Na passada quinta-feira, no auditório da Residência Universitária Montes Claros, em Lisboa, o Embaixador José de Bouza Serrano apresentou um livro do Dr. Alexandre de Camões Barbosa, de que também sou autor. A Arte de saber estar (Sopa de Letras, 2023), tem por subtítulo Guia de etiqueta social e profissional e é, na expressão do referido diplomata, “um manual muito completo sobre a vastíssima gama de setores, recheado de exemplos práticos e sugestivas ilustrações, aliadas a um estilo conciso e rigoroso, a que não falta uma nota de humor”.

=== REGISTOS FORNECIDOS ===

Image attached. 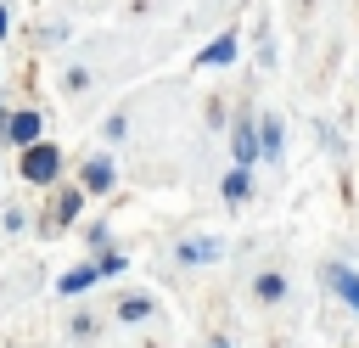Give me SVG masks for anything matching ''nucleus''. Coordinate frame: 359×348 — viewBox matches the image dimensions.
<instances>
[{
    "mask_svg": "<svg viewBox=\"0 0 359 348\" xmlns=\"http://www.w3.org/2000/svg\"><path fill=\"white\" fill-rule=\"evenodd\" d=\"M325 281H331V292H337L348 309H359V275H353L348 264H325Z\"/></svg>",
    "mask_w": 359,
    "mask_h": 348,
    "instance_id": "2",
    "label": "nucleus"
},
{
    "mask_svg": "<svg viewBox=\"0 0 359 348\" xmlns=\"http://www.w3.org/2000/svg\"><path fill=\"white\" fill-rule=\"evenodd\" d=\"M56 163H62V157H56L50 140H45V146L34 140V146L22 152V174H28V180H56Z\"/></svg>",
    "mask_w": 359,
    "mask_h": 348,
    "instance_id": "1",
    "label": "nucleus"
},
{
    "mask_svg": "<svg viewBox=\"0 0 359 348\" xmlns=\"http://www.w3.org/2000/svg\"><path fill=\"white\" fill-rule=\"evenodd\" d=\"M95 275H101L95 264H79V269H67V275H62V292H84V286H95Z\"/></svg>",
    "mask_w": 359,
    "mask_h": 348,
    "instance_id": "8",
    "label": "nucleus"
},
{
    "mask_svg": "<svg viewBox=\"0 0 359 348\" xmlns=\"http://www.w3.org/2000/svg\"><path fill=\"white\" fill-rule=\"evenodd\" d=\"M252 135H258V152H264V157L275 163V157H280V118H264V123H258Z\"/></svg>",
    "mask_w": 359,
    "mask_h": 348,
    "instance_id": "5",
    "label": "nucleus"
},
{
    "mask_svg": "<svg viewBox=\"0 0 359 348\" xmlns=\"http://www.w3.org/2000/svg\"><path fill=\"white\" fill-rule=\"evenodd\" d=\"M39 129H45V123H39V112H11V123H6V135H11L17 146H34V140H39Z\"/></svg>",
    "mask_w": 359,
    "mask_h": 348,
    "instance_id": "3",
    "label": "nucleus"
},
{
    "mask_svg": "<svg viewBox=\"0 0 359 348\" xmlns=\"http://www.w3.org/2000/svg\"><path fill=\"white\" fill-rule=\"evenodd\" d=\"M258 157V135H252V123H236V168H247Z\"/></svg>",
    "mask_w": 359,
    "mask_h": 348,
    "instance_id": "6",
    "label": "nucleus"
},
{
    "mask_svg": "<svg viewBox=\"0 0 359 348\" xmlns=\"http://www.w3.org/2000/svg\"><path fill=\"white\" fill-rule=\"evenodd\" d=\"M0 34H6V11H0Z\"/></svg>",
    "mask_w": 359,
    "mask_h": 348,
    "instance_id": "13",
    "label": "nucleus"
},
{
    "mask_svg": "<svg viewBox=\"0 0 359 348\" xmlns=\"http://www.w3.org/2000/svg\"><path fill=\"white\" fill-rule=\"evenodd\" d=\"M224 196H230V202L247 196V168H230V174H224Z\"/></svg>",
    "mask_w": 359,
    "mask_h": 348,
    "instance_id": "10",
    "label": "nucleus"
},
{
    "mask_svg": "<svg viewBox=\"0 0 359 348\" xmlns=\"http://www.w3.org/2000/svg\"><path fill=\"white\" fill-rule=\"evenodd\" d=\"M180 258H185V264H208V258H219V241H185Z\"/></svg>",
    "mask_w": 359,
    "mask_h": 348,
    "instance_id": "9",
    "label": "nucleus"
},
{
    "mask_svg": "<svg viewBox=\"0 0 359 348\" xmlns=\"http://www.w3.org/2000/svg\"><path fill=\"white\" fill-rule=\"evenodd\" d=\"M236 56V39L230 34H219L213 45H202V56H196V67H219V62H230Z\"/></svg>",
    "mask_w": 359,
    "mask_h": 348,
    "instance_id": "4",
    "label": "nucleus"
},
{
    "mask_svg": "<svg viewBox=\"0 0 359 348\" xmlns=\"http://www.w3.org/2000/svg\"><path fill=\"white\" fill-rule=\"evenodd\" d=\"M280 292H286V281H280V275H258V297H269V303H275Z\"/></svg>",
    "mask_w": 359,
    "mask_h": 348,
    "instance_id": "11",
    "label": "nucleus"
},
{
    "mask_svg": "<svg viewBox=\"0 0 359 348\" xmlns=\"http://www.w3.org/2000/svg\"><path fill=\"white\" fill-rule=\"evenodd\" d=\"M107 185H112V163L107 157H90L84 163V191H107Z\"/></svg>",
    "mask_w": 359,
    "mask_h": 348,
    "instance_id": "7",
    "label": "nucleus"
},
{
    "mask_svg": "<svg viewBox=\"0 0 359 348\" xmlns=\"http://www.w3.org/2000/svg\"><path fill=\"white\" fill-rule=\"evenodd\" d=\"M208 348H230V342H224V337H219V342H208Z\"/></svg>",
    "mask_w": 359,
    "mask_h": 348,
    "instance_id": "12",
    "label": "nucleus"
}]
</instances>
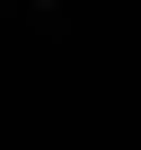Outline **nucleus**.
<instances>
[{
    "instance_id": "obj_1",
    "label": "nucleus",
    "mask_w": 141,
    "mask_h": 150,
    "mask_svg": "<svg viewBox=\"0 0 141 150\" xmlns=\"http://www.w3.org/2000/svg\"><path fill=\"white\" fill-rule=\"evenodd\" d=\"M35 9H53V0H35Z\"/></svg>"
}]
</instances>
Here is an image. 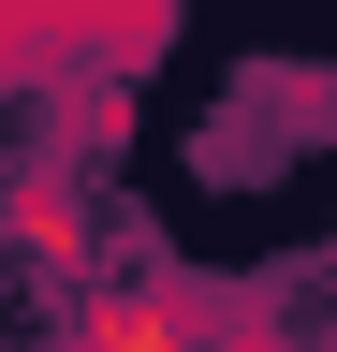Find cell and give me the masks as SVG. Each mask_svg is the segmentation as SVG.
I'll list each match as a JSON object with an SVG mask.
<instances>
[{"label":"cell","mask_w":337,"mask_h":352,"mask_svg":"<svg viewBox=\"0 0 337 352\" xmlns=\"http://www.w3.org/2000/svg\"><path fill=\"white\" fill-rule=\"evenodd\" d=\"M59 352H220V279H191V264H132V279H73L59 308Z\"/></svg>","instance_id":"1"},{"label":"cell","mask_w":337,"mask_h":352,"mask_svg":"<svg viewBox=\"0 0 337 352\" xmlns=\"http://www.w3.org/2000/svg\"><path fill=\"white\" fill-rule=\"evenodd\" d=\"M0 264H45V279L103 264V206L73 162H0Z\"/></svg>","instance_id":"2"},{"label":"cell","mask_w":337,"mask_h":352,"mask_svg":"<svg viewBox=\"0 0 337 352\" xmlns=\"http://www.w3.org/2000/svg\"><path fill=\"white\" fill-rule=\"evenodd\" d=\"M30 15H45V59H59V74L132 88V74H161V44H176L191 0H30Z\"/></svg>","instance_id":"3"}]
</instances>
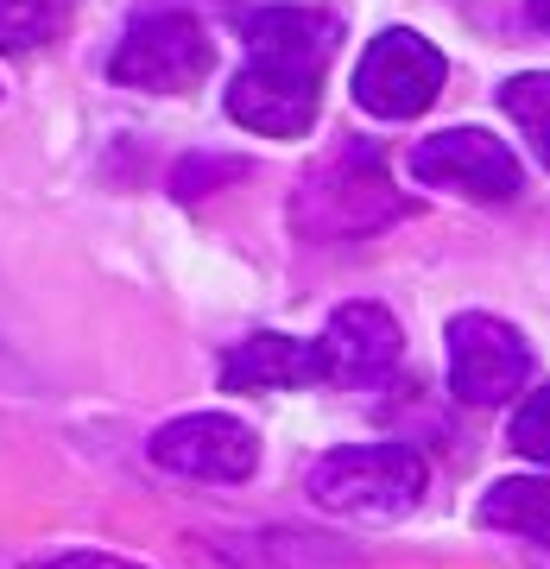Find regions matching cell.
Masks as SVG:
<instances>
[{
    "label": "cell",
    "instance_id": "obj_10",
    "mask_svg": "<svg viewBox=\"0 0 550 569\" xmlns=\"http://www.w3.org/2000/svg\"><path fill=\"white\" fill-rule=\"evenodd\" d=\"M329 380L323 348L298 342V336H247L241 348H228L222 361V387L228 392H279V387H317Z\"/></svg>",
    "mask_w": 550,
    "mask_h": 569
},
{
    "label": "cell",
    "instance_id": "obj_16",
    "mask_svg": "<svg viewBox=\"0 0 550 569\" xmlns=\"http://www.w3.org/2000/svg\"><path fill=\"white\" fill-rule=\"evenodd\" d=\"M531 20H538V26L550 32V0H531Z\"/></svg>",
    "mask_w": 550,
    "mask_h": 569
},
{
    "label": "cell",
    "instance_id": "obj_15",
    "mask_svg": "<svg viewBox=\"0 0 550 569\" xmlns=\"http://www.w3.org/2000/svg\"><path fill=\"white\" fill-rule=\"evenodd\" d=\"M32 569H140V563L102 557V550H70V557H44V563H32Z\"/></svg>",
    "mask_w": 550,
    "mask_h": 569
},
{
    "label": "cell",
    "instance_id": "obj_1",
    "mask_svg": "<svg viewBox=\"0 0 550 569\" xmlns=\"http://www.w3.org/2000/svg\"><path fill=\"white\" fill-rule=\"evenodd\" d=\"M336 51V20L310 7H266L247 20V70L228 89V114L247 133L298 140L323 102V63Z\"/></svg>",
    "mask_w": 550,
    "mask_h": 569
},
{
    "label": "cell",
    "instance_id": "obj_2",
    "mask_svg": "<svg viewBox=\"0 0 550 569\" xmlns=\"http://www.w3.org/2000/svg\"><path fill=\"white\" fill-rule=\"evenodd\" d=\"M430 488V468L411 443H354L329 449L310 468V500L342 519H406Z\"/></svg>",
    "mask_w": 550,
    "mask_h": 569
},
{
    "label": "cell",
    "instance_id": "obj_14",
    "mask_svg": "<svg viewBox=\"0 0 550 569\" xmlns=\"http://www.w3.org/2000/svg\"><path fill=\"white\" fill-rule=\"evenodd\" d=\"M512 449L550 468V387L531 392L526 406H519V418H512Z\"/></svg>",
    "mask_w": 550,
    "mask_h": 569
},
{
    "label": "cell",
    "instance_id": "obj_4",
    "mask_svg": "<svg viewBox=\"0 0 550 569\" xmlns=\"http://www.w3.org/2000/svg\"><path fill=\"white\" fill-rule=\"evenodd\" d=\"M437 89H443V51L406 26H392L380 39L367 44L361 70H354V102L367 114H380V121H411V114H424L437 102Z\"/></svg>",
    "mask_w": 550,
    "mask_h": 569
},
{
    "label": "cell",
    "instance_id": "obj_5",
    "mask_svg": "<svg viewBox=\"0 0 550 569\" xmlns=\"http://www.w3.org/2000/svg\"><path fill=\"white\" fill-rule=\"evenodd\" d=\"M526 380H531V348L512 323L481 317V310L449 323V392L462 406H507Z\"/></svg>",
    "mask_w": 550,
    "mask_h": 569
},
{
    "label": "cell",
    "instance_id": "obj_11",
    "mask_svg": "<svg viewBox=\"0 0 550 569\" xmlns=\"http://www.w3.org/2000/svg\"><path fill=\"white\" fill-rule=\"evenodd\" d=\"M481 526L531 538L550 550V475H519V481H493L481 500Z\"/></svg>",
    "mask_w": 550,
    "mask_h": 569
},
{
    "label": "cell",
    "instance_id": "obj_13",
    "mask_svg": "<svg viewBox=\"0 0 550 569\" xmlns=\"http://www.w3.org/2000/svg\"><path fill=\"white\" fill-rule=\"evenodd\" d=\"M500 108L519 121L531 152L550 164V77H538V70H531V77H512L507 89H500Z\"/></svg>",
    "mask_w": 550,
    "mask_h": 569
},
{
    "label": "cell",
    "instance_id": "obj_7",
    "mask_svg": "<svg viewBox=\"0 0 550 569\" xmlns=\"http://www.w3.org/2000/svg\"><path fill=\"white\" fill-rule=\"evenodd\" d=\"M152 462L190 475V481H247L260 468V443L228 411H190V418L152 430Z\"/></svg>",
    "mask_w": 550,
    "mask_h": 569
},
{
    "label": "cell",
    "instance_id": "obj_12",
    "mask_svg": "<svg viewBox=\"0 0 550 569\" xmlns=\"http://www.w3.org/2000/svg\"><path fill=\"white\" fill-rule=\"evenodd\" d=\"M70 20V0H0V51H39Z\"/></svg>",
    "mask_w": 550,
    "mask_h": 569
},
{
    "label": "cell",
    "instance_id": "obj_8",
    "mask_svg": "<svg viewBox=\"0 0 550 569\" xmlns=\"http://www.w3.org/2000/svg\"><path fill=\"white\" fill-rule=\"evenodd\" d=\"M399 209L406 203L392 197L373 159H336L304 183V222H317V234H361V228L392 222Z\"/></svg>",
    "mask_w": 550,
    "mask_h": 569
},
{
    "label": "cell",
    "instance_id": "obj_3",
    "mask_svg": "<svg viewBox=\"0 0 550 569\" xmlns=\"http://www.w3.org/2000/svg\"><path fill=\"white\" fill-rule=\"evenodd\" d=\"M216 63V44L190 13H140L127 26V39L108 58V77L127 89H159V96H183L197 89Z\"/></svg>",
    "mask_w": 550,
    "mask_h": 569
},
{
    "label": "cell",
    "instance_id": "obj_6",
    "mask_svg": "<svg viewBox=\"0 0 550 569\" xmlns=\"http://www.w3.org/2000/svg\"><path fill=\"white\" fill-rule=\"evenodd\" d=\"M411 178L430 183V190L474 197V203H507V197H519V159H512L493 133H481V127L430 133V140L411 152Z\"/></svg>",
    "mask_w": 550,
    "mask_h": 569
},
{
    "label": "cell",
    "instance_id": "obj_9",
    "mask_svg": "<svg viewBox=\"0 0 550 569\" xmlns=\"http://www.w3.org/2000/svg\"><path fill=\"white\" fill-rule=\"evenodd\" d=\"M317 348H323L329 380L367 387V380L392 373V361H399V323H392L380 305H342L336 317H329V329H323Z\"/></svg>",
    "mask_w": 550,
    "mask_h": 569
}]
</instances>
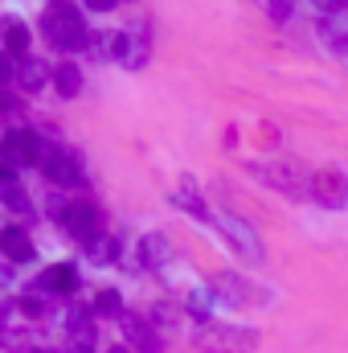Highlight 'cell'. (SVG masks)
I'll list each match as a JSON object with an SVG mask.
<instances>
[{
    "label": "cell",
    "instance_id": "1",
    "mask_svg": "<svg viewBox=\"0 0 348 353\" xmlns=\"http://www.w3.org/2000/svg\"><path fill=\"white\" fill-rule=\"evenodd\" d=\"M41 33L50 37V46L58 50H83L90 41L87 25H83V12L70 8V4H50L41 12Z\"/></svg>",
    "mask_w": 348,
    "mask_h": 353
},
{
    "label": "cell",
    "instance_id": "2",
    "mask_svg": "<svg viewBox=\"0 0 348 353\" xmlns=\"http://www.w3.org/2000/svg\"><path fill=\"white\" fill-rule=\"evenodd\" d=\"M259 341L254 329H238V325H221V321H205L197 329V350L201 353H250Z\"/></svg>",
    "mask_w": 348,
    "mask_h": 353
},
{
    "label": "cell",
    "instance_id": "3",
    "mask_svg": "<svg viewBox=\"0 0 348 353\" xmlns=\"http://www.w3.org/2000/svg\"><path fill=\"white\" fill-rule=\"evenodd\" d=\"M254 173H262L266 185H274V189H283L291 197L312 193V176H307V169L299 161H266V165H254Z\"/></svg>",
    "mask_w": 348,
    "mask_h": 353
},
{
    "label": "cell",
    "instance_id": "4",
    "mask_svg": "<svg viewBox=\"0 0 348 353\" xmlns=\"http://www.w3.org/2000/svg\"><path fill=\"white\" fill-rule=\"evenodd\" d=\"M119 329H123V341H127V350L135 353H160L164 350V341H160V329L148 321V316H140V312H119Z\"/></svg>",
    "mask_w": 348,
    "mask_h": 353
},
{
    "label": "cell",
    "instance_id": "5",
    "mask_svg": "<svg viewBox=\"0 0 348 353\" xmlns=\"http://www.w3.org/2000/svg\"><path fill=\"white\" fill-rule=\"evenodd\" d=\"M41 152H45V144H41L33 132H25V128L8 132V136H4V144H0V157H4V165H8V169L41 165Z\"/></svg>",
    "mask_w": 348,
    "mask_h": 353
},
{
    "label": "cell",
    "instance_id": "6",
    "mask_svg": "<svg viewBox=\"0 0 348 353\" xmlns=\"http://www.w3.org/2000/svg\"><path fill=\"white\" fill-rule=\"evenodd\" d=\"M41 169H45V176H50L54 185H62V189H70V185L83 181V161H78L70 148H62V144H50V148L41 152Z\"/></svg>",
    "mask_w": 348,
    "mask_h": 353
},
{
    "label": "cell",
    "instance_id": "7",
    "mask_svg": "<svg viewBox=\"0 0 348 353\" xmlns=\"http://www.w3.org/2000/svg\"><path fill=\"white\" fill-rule=\"evenodd\" d=\"M62 222H66V230H70L78 243H90V239L102 234V210H98L94 201H74V205H66V210H62Z\"/></svg>",
    "mask_w": 348,
    "mask_h": 353
},
{
    "label": "cell",
    "instance_id": "8",
    "mask_svg": "<svg viewBox=\"0 0 348 353\" xmlns=\"http://www.w3.org/2000/svg\"><path fill=\"white\" fill-rule=\"evenodd\" d=\"M213 222H217V226H221V230L230 234V243H234V247H238V251H242L246 259H254V263H259V259H262V243H259V230H254L250 222H242L238 214H213Z\"/></svg>",
    "mask_w": 348,
    "mask_h": 353
},
{
    "label": "cell",
    "instance_id": "9",
    "mask_svg": "<svg viewBox=\"0 0 348 353\" xmlns=\"http://www.w3.org/2000/svg\"><path fill=\"white\" fill-rule=\"evenodd\" d=\"M312 197H316L324 210H345V201H348V181H345V173H336V169L316 173V176H312Z\"/></svg>",
    "mask_w": 348,
    "mask_h": 353
},
{
    "label": "cell",
    "instance_id": "10",
    "mask_svg": "<svg viewBox=\"0 0 348 353\" xmlns=\"http://www.w3.org/2000/svg\"><path fill=\"white\" fill-rule=\"evenodd\" d=\"M0 251H4V259H17V263H29V259L37 255V247L29 243V234L17 230V226L0 230Z\"/></svg>",
    "mask_w": 348,
    "mask_h": 353
},
{
    "label": "cell",
    "instance_id": "11",
    "mask_svg": "<svg viewBox=\"0 0 348 353\" xmlns=\"http://www.w3.org/2000/svg\"><path fill=\"white\" fill-rule=\"evenodd\" d=\"M209 292H213V296H221L226 304H246V296H250V288H246L238 275H230V271L213 275V279H209Z\"/></svg>",
    "mask_w": 348,
    "mask_h": 353
},
{
    "label": "cell",
    "instance_id": "12",
    "mask_svg": "<svg viewBox=\"0 0 348 353\" xmlns=\"http://www.w3.org/2000/svg\"><path fill=\"white\" fill-rule=\"evenodd\" d=\"M0 201H4L8 210H17V214H25V210H29V193L21 189V181L12 176L8 165H0Z\"/></svg>",
    "mask_w": 348,
    "mask_h": 353
},
{
    "label": "cell",
    "instance_id": "13",
    "mask_svg": "<svg viewBox=\"0 0 348 353\" xmlns=\"http://www.w3.org/2000/svg\"><path fill=\"white\" fill-rule=\"evenodd\" d=\"M41 288L45 292H74L78 288V271H74V263H54L41 271Z\"/></svg>",
    "mask_w": 348,
    "mask_h": 353
},
{
    "label": "cell",
    "instance_id": "14",
    "mask_svg": "<svg viewBox=\"0 0 348 353\" xmlns=\"http://www.w3.org/2000/svg\"><path fill=\"white\" fill-rule=\"evenodd\" d=\"M17 79H21L25 90H41L45 83H50V62H41V58H21Z\"/></svg>",
    "mask_w": 348,
    "mask_h": 353
},
{
    "label": "cell",
    "instance_id": "15",
    "mask_svg": "<svg viewBox=\"0 0 348 353\" xmlns=\"http://www.w3.org/2000/svg\"><path fill=\"white\" fill-rule=\"evenodd\" d=\"M66 329H70V337L78 341V350H90V345H94V321H90L87 312L74 308V312L66 316Z\"/></svg>",
    "mask_w": 348,
    "mask_h": 353
},
{
    "label": "cell",
    "instance_id": "16",
    "mask_svg": "<svg viewBox=\"0 0 348 353\" xmlns=\"http://www.w3.org/2000/svg\"><path fill=\"white\" fill-rule=\"evenodd\" d=\"M140 251H144V263H152V267H160V263L173 259V247H168L164 234H148V239L140 243Z\"/></svg>",
    "mask_w": 348,
    "mask_h": 353
},
{
    "label": "cell",
    "instance_id": "17",
    "mask_svg": "<svg viewBox=\"0 0 348 353\" xmlns=\"http://www.w3.org/2000/svg\"><path fill=\"white\" fill-rule=\"evenodd\" d=\"M54 87H58V94H66V99H74V94L83 90V74H78V66H70V62H62V66L54 70Z\"/></svg>",
    "mask_w": 348,
    "mask_h": 353
},
{
    "label": "cell",
    "instance_id": "18",
    "mask_svg": "<svg viewBox=\"0 0 348 353\" xmlns=\"http://www.w3.org/2000/svg\"><path fill=\"white\" fill-rule=\"evenodd\" d=\"M87 259H90V263H111V259H119V243H115V239H107V234L90 239V243H87Z\"/></svg>",
    "mask_w": 348,
    "mask_h": 353
},
{
    "label": "cell",
    "instance_id": "19",
    "mask_svg": "<svg viewBox=\"0 0 348 353\" xmlns=\"http://www.w3.org/2000/svg\"><path fill=\"white\" fill-rule=\"evenodd\" d=\"M94 312H102V316H119V312H123V296H119L115 288L98 292V296H94Z\"/></svg>",
    "mask_w": 348,
    "mask_h": 353
},
{
    "label": "cell",
    "instance_id": "20",
    "mask_svg": "<svg viewBox=\"0 0 348 353\" xmlns=\"http://www.w3.org/2000/svg\"><path fill=\"white\" fill-rule=\"evenodd\" d=\"M4 41H8V54H25V46H29V29H25L21 21H8Z\"/></svg>",
    "mask_w": 348,
    "mask_h": 353
},
{
    "label": "cell",
    "instance_id": "21",
    "mask_svg": "<svg viewBox=\"0 0 348 353\" xmlns=\"http://www.w3.org/2000/svg\"><path fill=\"white\" fill-rule=\"evenodd\" d=\"M213 300H217V296H213L209 288H205V292H193V296H188V312H193V316H201V325H205V321H209V312H213Z\"/></svg>",
    "mask_w": 348,
    "mask_h": 353
},
{
    "label": "cell",
    "instance_id": "22",
    "mask_svg": "<svg viewBox=\"0 0 348 353\" xmlns=\"http://www.w3.org/2000/svg\"><path fill=\"white\" fill-rule=\"evenodd\" d=\"M148 62V46H140L135 37H127V46H123V66H144Z\"/></svg>",
    "mask_w": 348,
    "mask_h": 353
},
{
    "label": "cell",
    "instance_id": "23",
    "mask_svg": "<svg viewBox=\"0 0 348 353\" xmlns=\"http://www.w3.org/2000/svg\"><path fill=\"white\" fill-rule=\"evenodd\" d=\"M270 12H274V21H287L291 17V0H270Z\"/></svg>",
    "mask_w": 348,
    "mask_h": 353
},
{
    "label": "cell",
    "instance_id": "24",
    "mask_svg": "<svg viewBox=\"0 0 348 353\" xmlns=\"http://www.w3.org/2000/svg\"><path fill=\"white\" fill-rule=\"evenodd\" d=\"M90 12H107V8H115V0H87Z\"/></svg>",
    "mask_w": 348,
    "mask_h": 353
},
{
    "label": "cell",
    "instance_id": "25",
    "mask_svg": "<svg viewBox=\"0 0 348 353\" xmlns=\"http://www.w3.org/2000/svg\"><path fill=\"white\" fill-rule=\"evenodd\" d=\"M8 79H12V62L0 54V83H8Z\"/></svg>",
    "mask_w": 348,
    "mask_h": 353
},
{
    "label": "cell",
    "instance_id": "26",
    "mask_svg": "<svg viewBox=\"0 0 348 353\" xmlns=\"http://www.w3.org/2000/svg\"><path fill=\"white\" fill-rule=\"evenodd\" d=\"M12 107H17V99H12L8 90H0V115H4V111H12Z\"/></svg>",
    "mask_w": 348,
    "mask_h": 353
},
{
    "label": "cell",
    "instance_id": "27",
    "mask_svg": "<svg viewBox=\"0 0 348 353\" xmlns=\"http://www.w3.org/2000/svg\"><path fill=\"white\" fill-rule=\"evenodd\" d=\"M111 353H135V350H127V345H115V350H111Z\"/></svg>",
    "mask_w": 348,
    "mask_h": 353
},
{
    "label": "cell",
    "instance_id": "28",
    "mask_svg": "<svg viewBox=\"0 0 348 353\" xmlns=\"http://www.w3.org/2000/svg\"><path fill=\"white\" fill-rule=\"evenodd\" d=\"M74 353H90V350H74Z\"/></svg>",
    "mask_w": 348,
    "mask_h": 353
}]
</instances>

=== O QUE FAZER ===
1. Indique se cada afirmação concorda com o texto sobre a apresentação do livro, respondendo sim ou não e citando as palavras decisivas desse texto: (a) a apresentação decorreu no Porto; (b) o livro foi publicado em 2023; (c) o subtítulo da obra é "Guia de etiqueta social e profissional".
2. Prossiga o texto sobre a apresentação do livro com um parágrafo curto, começando logo depois da última frase apresentada.

=== RESULTADOS POR TAREFA ===
1.
(a) Não: "no auditório da Residência Universitária Montes Claros, em Lisboa".
(b) Sim: "(Sopa de Letras, 2023)".
(c) Sim: "tem por subtítulo Guia de etiqueta social e profissional".

2.
O Embaixador Bouza Serrano, que é o autor do Livro do Protocolo do Estado (Bertrand Editora, 2011), assina também o prefácio de A Arte de saber estar. Nesse seu texto, teve a amabilidade de recordar o meu “saudoso pai”, que foi o seu “primeiro Chefe do Protocolo do Estado”, quando entrou “no Ministério dos Negócios Estrangeiros, há mais de 40 anos”. Bouza Serrano era então um “jovem adido de embaixada” que, como confessa no prefácio, muito aprendeu com o seu primeiro Chefe, “usufruindo dos seus ‘savoir faire’, excelente convívio, fino humor e poder de observação”.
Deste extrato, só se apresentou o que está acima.